The number of available genomic sequences is growing very fast, due to the development of massive sequencing techniques. Sequence identification is needed and contributes to the assessment of gene and species evolutionary relationships. Automated bioinformatics tools are thus necessary to carry out these identification operations in an accurate and fast way. We developed HoSeqI (Homologous Sequence Identification), a software environment allowing this kind of automated sequence identification using homologous gene family databases. HoSeqI is accessible through a Web interface (http://pbil.univ-lyon1.fr/software/HoSeqI/) allowing to identify one or several sequences and to visualize resulting alignments and phylogenetic trees. We also implemented another application, MultiHoSeqI, to quickly add a large set of sequences to a family database in order to identify them, to update the database, or to help automatic genome annotation.
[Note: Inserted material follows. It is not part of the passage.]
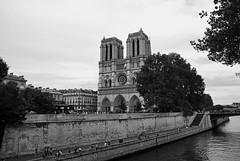 Notre Dame (Honey Bfly) Tags: nikond60 paris francia france notredame catedral bn blancoynegro blackwhite monocrome monocromo sena ro river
Lately, we developed an application, ChiSeqI (Chimeric Sequence Identification), to automate the processes of identification of bacterial 16S ribosomal RNA sequences and of detection of chimeric sequences.

Introduction

Identification is used in many fields, such as microbiology, medicine and environment. Sequence identification consists in the attribution of an unknown taxonomic unit to a taxonomic group of a pre-established classification. Thus, to identify a new taxon or a new sequence, it is necessary to find its nearest known taxon. In the medical field, methods of identification are used to detect and recognize micro-organisms implied in pathologies, which thus helps choosing the most suitable treatment. Identification can also be used in the agro-alimentary field as tools for food traceability. In other contexts such as identification of species or taxons from environmental organism molecular markers, the confrontation of a new sequence with a database, or sequence database update, the assignment of a new sequence to a collection is necessary. The number of available biological sequences increasing considerably with the development of massive sequencing techniques, it is necessary to rapidly classify these sequences into existing databases.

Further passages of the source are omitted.